Alle gesamtkirchlichen Angelegenheiten wurden durch sieben Ökumenische Konzile (325 - 787), die der Kaiser einberief, geregelt. Die orientalischen Kirchen außerhalb des Reiches schieden dabei wegen dogmatischer (und darin ausgetragener politischer) Gegensätze aus der Ökumene aus.

Im 6. Jahrhundert brach ein Konflikt zwischen Konstantinopel und Rom über den jeweiligen ökumenischen Anspruch aus. Seither führt der Patriarch von Konstantinopel den Titel ökumenischer Patriarch, wenn auch mit regionaler Bedeutung.

Es entstanden folgende Auffassungen von Ökumene

  1. die orthodoxe: Ökumenisch ist, was dem Patriarchat von Konstantinopel untersteht
  2. die katholische: Ökumenisch ist, was der durch die sieben ökumenischen Konzilien, sowie dem ebenfalls ökumenisches Konzil genannten II. Vaticanum bestätigten Jurisdiktion der römisch-katholischen Kirche untersteht.
  3. die reformatorische: ökumenisch ist, was seine Wurzeln im ersten ökumenischen Konzil von Nicäa sieht.

Ökumene im 16. Jahrhundert

Bereits um die Mitte des 16. Jahrhunderts gab es einen intensiven theologischen Dialog zwischen den Lutheranern und dem ökumenischen Patriarchat von Konstantinopel.

1558 sandte Patriarch Joasaph II. (1555-65) einen Diakon nach Wittenberg, um sich aus erster Hand über den Glauben und die Bräuche der Reformatoren zu informieren. Unter Mitarbeit von Melanchthon entstand eine griechische Übersetzung des Augsburger Bekenntnisses, das allerdings Konstantinopel nie erreichte, da der Bote bei einer Rebellion in der Walachei umkam.

1573 kam es zu einem mehrjährigen Briefwechsel zwischen den lutherischen Theologen Jakob Andreae und Martin Crusius und Patriarch Jeremias Tranos. Die Reformatoren empfanden eine gewisse geistliche Verwandtschaft mit den Orthodoxen, die von Rom ebenfalls als Ketzer angesehen wurden. Im Gegensatz zu den Feindseligkeiten zwischen Katholiken und Protestanten war der Ton dieses Briefwechsels auf beiden Seiten freundlich, achtungsvoll und ohne Polemik. Keine Seite versuchte, die andere zu bekehren oder ihr falsche Lehren nachzuweisen, sondern beide suchten eine gemeinsame Basis.
════════════════════
Schreib aus dem Text über die Geschichte der Ökumene den Teil wortgetreu ab, der mit „Alle gesamtkirchlichen Angelegenheiten“ beginnt und bis einschließlich „mit regionaler Bedeutung.“ reicht.

DATENSATZAUSZUG:
════════════════════
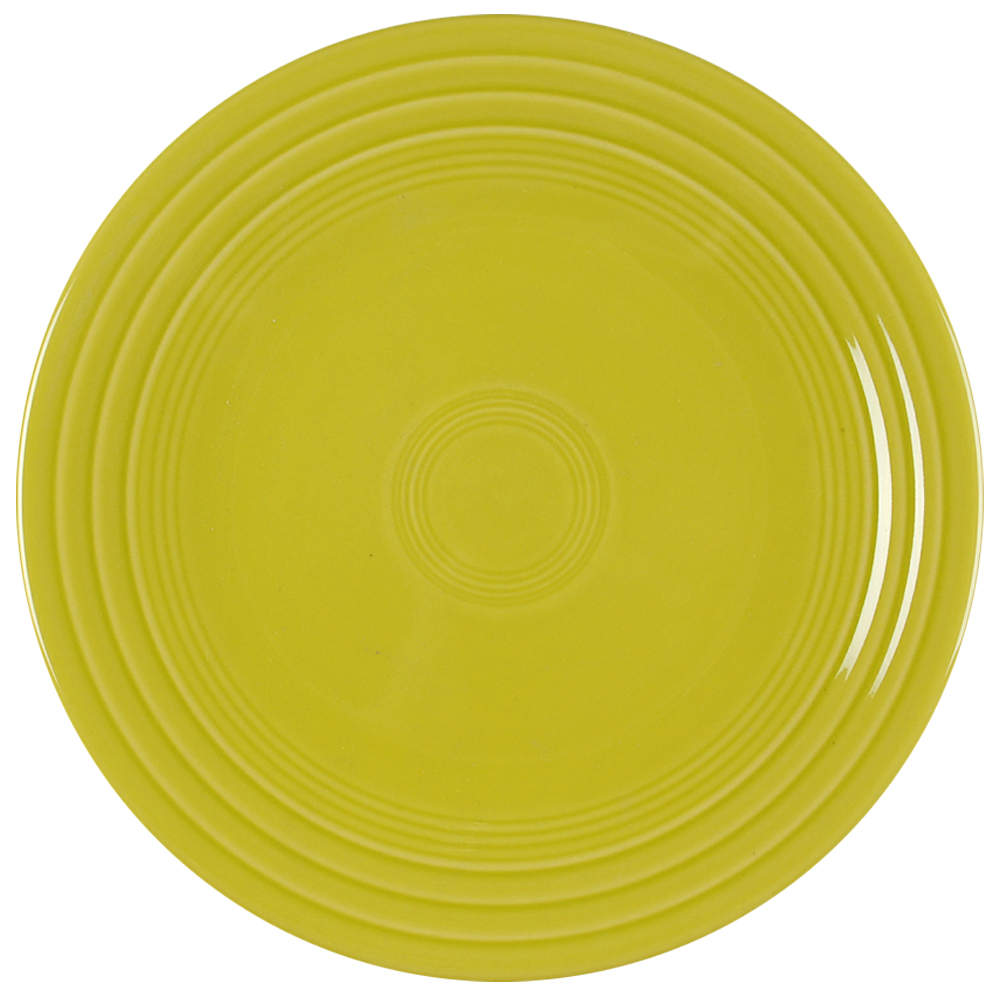 Fiesta Lemongrass (Intro 2009) Luncheon Plate by Homer Laughlin -1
════════════════════
ERLEDIGTE AUFGABE:
Alle gesamtkirchlichen Angelegenheiten wurden durch sieben Ökumenische Konzile (325 - 787), die der Kaiser einberief, geregelt. Die orientalischen Kirchen außerhalb des Reiches schieden dabei wegen dogmatischer (und darin ausgetragener politischer) Gegensätze aus der Ökumene aus.

Im 6. Jahrhundert brach ein Konflikt zwischen Konstantinopel und Rom über den jeweiligen ökumenischen Anspruch aus. Seither führt der Patriarch von Konstantinopel den Titel ökumenischer Patriarch, wenn auch mit regionaler Bedeutung.